Problem A: Transcribe a passage from the Perl tutorial, beginning at the words "Line 6 prints" and ending after the words "from the standard input file.".
Problem B: According to the Perl tutorial, why does STDIN not have to be opened with the open function?
Problem C: Translate this sentence from the Perl tutorial into Spanish: "STDIN is a file variable that behaves like any other file variable representing a file in read mode."
··· Article ···
Here is a line of input.

Here is another line of input.

Here is the last line of input.

Line 4 reads the first line of input from the file specified by the file variable MYFILE, which is file1. This line of input is stored in the scalar variable $line.

Line 5 tests whether the end of the file specified by MYFILE has been reached. If there are no more lines left in MYFILE, $line is assigned the empty string.

Line 6 prints the text stored in $line, which is the line of input read from MYFILE.

Line 7 reads the next line of MYFILE, preparing for the loop to start again.

File Variables and the Standard Input File

Now that you have seen how Perl programs read input from files in read mode, take another look at a statement that reads a line of input from the standard input file.


$line = <STDIN>;

Here's what is actually happening: The Perl program is referencing the file variable STDIN, which represents the standard input file. The < and > on either side of STDIN tell the Perl interpreter to read a line of input from the standard input file, just as the < and > on either side of MYFILE in


$line = <MYFILE>;

tell the Perl interpreter to read a line of input from MYFILE.

STDIN is a file variable that behaves like any other file variable representing a file in read mode. The only difference is that STDIN does not need to be opened by the open function because the Perl interpreter does that for you.

Terminating a Program Using die

In Listing 6.1, you saw that the return value from open can be tested to see whether the program actually has access to the file. The code that operates on the opened file is contained in an if statement.

If you are writing a large program, you might not want to put all of the code that affects a file inside an if statement, because the distance between the beginning of the if statement and the closing brace (}) could get very large. For example:


if (open(MYFILE, "file1")) {

        # this could be many pages of statements!
··· Material ···
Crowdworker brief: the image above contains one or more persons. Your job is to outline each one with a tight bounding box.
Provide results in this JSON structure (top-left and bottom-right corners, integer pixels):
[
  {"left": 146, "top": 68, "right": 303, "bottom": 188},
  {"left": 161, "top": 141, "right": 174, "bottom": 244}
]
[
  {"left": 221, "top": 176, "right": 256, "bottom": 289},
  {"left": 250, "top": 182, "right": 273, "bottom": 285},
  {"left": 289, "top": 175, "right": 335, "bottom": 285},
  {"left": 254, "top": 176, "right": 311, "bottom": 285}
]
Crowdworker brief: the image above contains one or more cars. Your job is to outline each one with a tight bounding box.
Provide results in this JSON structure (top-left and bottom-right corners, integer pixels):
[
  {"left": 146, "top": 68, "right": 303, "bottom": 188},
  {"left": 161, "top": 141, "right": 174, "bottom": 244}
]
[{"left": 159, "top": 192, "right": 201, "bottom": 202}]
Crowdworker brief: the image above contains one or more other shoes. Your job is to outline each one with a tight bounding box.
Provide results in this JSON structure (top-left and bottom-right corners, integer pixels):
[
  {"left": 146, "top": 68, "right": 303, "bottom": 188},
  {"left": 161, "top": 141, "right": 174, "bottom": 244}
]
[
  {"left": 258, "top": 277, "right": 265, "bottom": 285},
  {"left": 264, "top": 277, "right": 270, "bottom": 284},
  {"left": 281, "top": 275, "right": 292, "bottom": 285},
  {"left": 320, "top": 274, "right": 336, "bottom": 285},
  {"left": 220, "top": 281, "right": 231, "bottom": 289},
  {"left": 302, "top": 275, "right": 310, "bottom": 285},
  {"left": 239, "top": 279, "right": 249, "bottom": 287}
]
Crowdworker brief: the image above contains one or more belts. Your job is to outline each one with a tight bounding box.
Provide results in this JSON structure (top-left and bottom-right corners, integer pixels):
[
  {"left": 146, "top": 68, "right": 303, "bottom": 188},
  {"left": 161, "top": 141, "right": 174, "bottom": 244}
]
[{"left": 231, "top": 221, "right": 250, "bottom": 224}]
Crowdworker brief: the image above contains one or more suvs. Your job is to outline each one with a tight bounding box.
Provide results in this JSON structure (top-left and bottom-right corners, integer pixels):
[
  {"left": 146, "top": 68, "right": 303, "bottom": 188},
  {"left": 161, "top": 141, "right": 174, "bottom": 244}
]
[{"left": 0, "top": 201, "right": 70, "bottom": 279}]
···
Right answer A:
Line 6 prints the text stored in $line, which is the line of input read from MYFILE.

Line 7 reads the next line of MYFILE, preparing for the loop to start again.

File Variables and the Standard Input File

Now that you have seen how Perl programs read input from files in read mode, take another look at a statement that reads a line of input from the standard input file.

Right answer B: The Perl interpreter opens it for you.

Right answer C: STDIN es una variable de archivo que se comporta como cualquier otra variable de archivo que representa un archivo en modo de lectura.